BACKGROUND AND AIMS
The most prevalent neurodegenerative diseases (NDD) are Alzheimer’s disease and Parkinson’s disease, affecting 43.3 and 6.1 million individuals globally, respectively.1,2 Altered sleep is present early in NDDs, and may contribute to neurodegeneration. However, much of the evidence on the association between sleep changes and incident NDDs comes from self-reports and actigraphy data, which lack objective measures of sleep structure. Long-term, large sample size studies assessing the association between NDDs and objective polysomnography-based sleep features are scant. The aim of this study was to investigate whether objective sleep features are associated with long-term incidence of NDDs.
MATERIALS AND METHODS
This retrospective cohort study included polysomnographic data of patients referred to the Sleep Disorders Unit, Department of Neurology, Medical University Innsbruck, Austria, from January 2004–December 2007. All patients ≥18 years undergoing polysomnography and without NDDs at baseline or within 5 years were included. Main outcome was a diagnosis of NDDs at least 5 years after polysomnography, assessed until December 2021.
RESULTS
Of the 1,454 patients assessed for eligibility, 999 (68.7%) met inclusion criteria (683 [68.3%] male; median age 54.9 years [interquartile range: 33.9–62.7]).
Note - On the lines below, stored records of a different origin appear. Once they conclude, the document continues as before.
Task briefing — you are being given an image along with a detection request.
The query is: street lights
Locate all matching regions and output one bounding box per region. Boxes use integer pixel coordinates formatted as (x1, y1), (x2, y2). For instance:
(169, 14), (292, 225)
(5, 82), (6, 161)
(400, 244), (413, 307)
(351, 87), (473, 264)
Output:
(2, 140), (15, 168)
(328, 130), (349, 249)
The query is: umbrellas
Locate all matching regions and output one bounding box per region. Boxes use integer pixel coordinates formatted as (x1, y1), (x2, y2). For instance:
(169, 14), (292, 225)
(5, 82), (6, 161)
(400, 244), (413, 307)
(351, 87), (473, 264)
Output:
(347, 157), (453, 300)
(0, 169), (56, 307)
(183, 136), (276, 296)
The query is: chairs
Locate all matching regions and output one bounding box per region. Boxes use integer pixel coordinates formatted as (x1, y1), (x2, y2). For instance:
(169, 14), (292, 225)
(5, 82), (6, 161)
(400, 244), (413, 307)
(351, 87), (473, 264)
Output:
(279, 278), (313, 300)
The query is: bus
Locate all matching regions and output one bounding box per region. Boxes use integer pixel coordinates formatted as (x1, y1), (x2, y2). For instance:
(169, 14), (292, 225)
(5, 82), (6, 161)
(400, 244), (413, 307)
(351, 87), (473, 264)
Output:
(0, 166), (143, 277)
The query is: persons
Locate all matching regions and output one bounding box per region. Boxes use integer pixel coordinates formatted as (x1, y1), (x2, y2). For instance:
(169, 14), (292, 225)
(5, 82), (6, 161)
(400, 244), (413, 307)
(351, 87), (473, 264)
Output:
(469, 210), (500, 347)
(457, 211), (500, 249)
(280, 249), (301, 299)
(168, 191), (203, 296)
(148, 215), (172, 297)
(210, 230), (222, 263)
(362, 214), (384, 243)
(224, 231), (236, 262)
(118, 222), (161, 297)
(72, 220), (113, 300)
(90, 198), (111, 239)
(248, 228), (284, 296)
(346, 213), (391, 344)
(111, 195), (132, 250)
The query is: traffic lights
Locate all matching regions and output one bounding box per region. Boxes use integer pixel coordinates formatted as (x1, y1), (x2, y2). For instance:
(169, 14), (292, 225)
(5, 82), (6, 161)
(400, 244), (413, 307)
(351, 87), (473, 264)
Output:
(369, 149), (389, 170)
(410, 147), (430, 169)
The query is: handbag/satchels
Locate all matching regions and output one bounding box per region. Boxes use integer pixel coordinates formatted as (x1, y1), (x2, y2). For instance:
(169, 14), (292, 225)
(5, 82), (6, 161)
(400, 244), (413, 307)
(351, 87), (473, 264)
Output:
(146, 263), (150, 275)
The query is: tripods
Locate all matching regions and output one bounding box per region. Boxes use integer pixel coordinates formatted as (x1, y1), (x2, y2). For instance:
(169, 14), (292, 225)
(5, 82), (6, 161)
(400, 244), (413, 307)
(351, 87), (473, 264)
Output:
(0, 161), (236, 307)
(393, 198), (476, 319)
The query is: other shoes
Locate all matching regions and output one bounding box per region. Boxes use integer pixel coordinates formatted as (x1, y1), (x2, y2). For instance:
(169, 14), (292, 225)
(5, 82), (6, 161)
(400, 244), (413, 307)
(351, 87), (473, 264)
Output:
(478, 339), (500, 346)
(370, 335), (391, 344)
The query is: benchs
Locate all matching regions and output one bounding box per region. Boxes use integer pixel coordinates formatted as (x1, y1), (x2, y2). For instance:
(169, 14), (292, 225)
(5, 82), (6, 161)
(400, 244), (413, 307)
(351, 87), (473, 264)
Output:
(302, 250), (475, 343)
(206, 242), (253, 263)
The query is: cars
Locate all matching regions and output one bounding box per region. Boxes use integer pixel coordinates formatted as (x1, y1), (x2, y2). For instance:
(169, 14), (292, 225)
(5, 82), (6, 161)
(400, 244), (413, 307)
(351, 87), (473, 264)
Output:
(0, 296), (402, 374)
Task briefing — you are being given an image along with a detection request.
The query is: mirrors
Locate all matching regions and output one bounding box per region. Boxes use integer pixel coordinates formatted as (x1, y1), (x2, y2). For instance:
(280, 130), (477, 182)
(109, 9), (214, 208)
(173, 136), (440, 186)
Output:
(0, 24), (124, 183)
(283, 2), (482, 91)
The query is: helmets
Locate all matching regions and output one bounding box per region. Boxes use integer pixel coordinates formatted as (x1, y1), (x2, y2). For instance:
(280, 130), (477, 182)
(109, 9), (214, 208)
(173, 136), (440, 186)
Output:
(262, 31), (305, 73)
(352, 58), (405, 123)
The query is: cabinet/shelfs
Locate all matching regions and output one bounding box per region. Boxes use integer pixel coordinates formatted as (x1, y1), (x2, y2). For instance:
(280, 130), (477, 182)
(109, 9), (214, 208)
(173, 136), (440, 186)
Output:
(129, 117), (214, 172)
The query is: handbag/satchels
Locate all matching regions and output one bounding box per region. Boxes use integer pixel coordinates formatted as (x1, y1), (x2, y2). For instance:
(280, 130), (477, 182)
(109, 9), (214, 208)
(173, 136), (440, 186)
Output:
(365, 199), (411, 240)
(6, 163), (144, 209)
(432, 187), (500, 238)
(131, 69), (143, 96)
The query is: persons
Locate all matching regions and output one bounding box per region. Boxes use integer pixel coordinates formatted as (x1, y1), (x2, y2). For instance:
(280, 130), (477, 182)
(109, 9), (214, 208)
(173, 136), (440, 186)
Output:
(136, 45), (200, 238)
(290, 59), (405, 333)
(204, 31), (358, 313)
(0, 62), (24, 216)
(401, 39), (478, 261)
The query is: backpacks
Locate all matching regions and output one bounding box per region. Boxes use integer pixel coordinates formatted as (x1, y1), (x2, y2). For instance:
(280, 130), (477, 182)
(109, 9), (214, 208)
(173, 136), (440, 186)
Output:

In total, 75 patients (7.5%) developed NDDs and 924 (92.5%) remained disease-free after a median follow-up of 12.8 years (interquartile range: 9.9–14.6). After adjusting for several demographic, sleep, and clinical covariates, 1% decrease in sleep efficiency, N3 sleep, or rapid eye movement (REM) sleep was associated with 1.9%, 6.5%, or 5.2% increased risk of incident neurodegeneration, respectively (hazard ratio [HR]: 1.019; 95% confidence interval [CI]: 1.002–1.035; HR: 1.065; 95% CI: 1.007–1.118; HR: 1.052; 95% CI: 1.012–1.085, respectively). Further, 1.0% decrease in wake within sleep period time (SPT) represented a 2.2% reduced risk of incident NDDs (HR: 0.978; CI: 0.958-0.997). Patients with the highest quartile of wake in SPT (>18.6%), or the lowest quartile of REM sleep (<13.0%) or N3 sleep (0%), had the shortest overall mean disease-free survival time (14.9; CI: 14.6–15.3 years).
CONCLUSION
In this cohort, an altered sleep architecture at baseline with reduced sleep efficiency, REM sleep, or N3 sleep, or increased wake in SPT, was associated with incident neurodegeneration after 5 or more years. These findings support the hypothesis that sleep changes may contribute to NDDs’ pathogenesis, and point to sleep as an early marker of neurodegeneration and a potential target of neuroprotective strategies. To put it into perspective, consider the analogy of a balanced diet.
We understand that it is not just about the total amount of calories we consume, but the balance and diversity of nutrients, such as proteins, carbohydrates, fats, vitamins, and minerals. Similarly, it is not just the total number of hours that we sleep that matters, but the specific stages and quality of sleep we experience.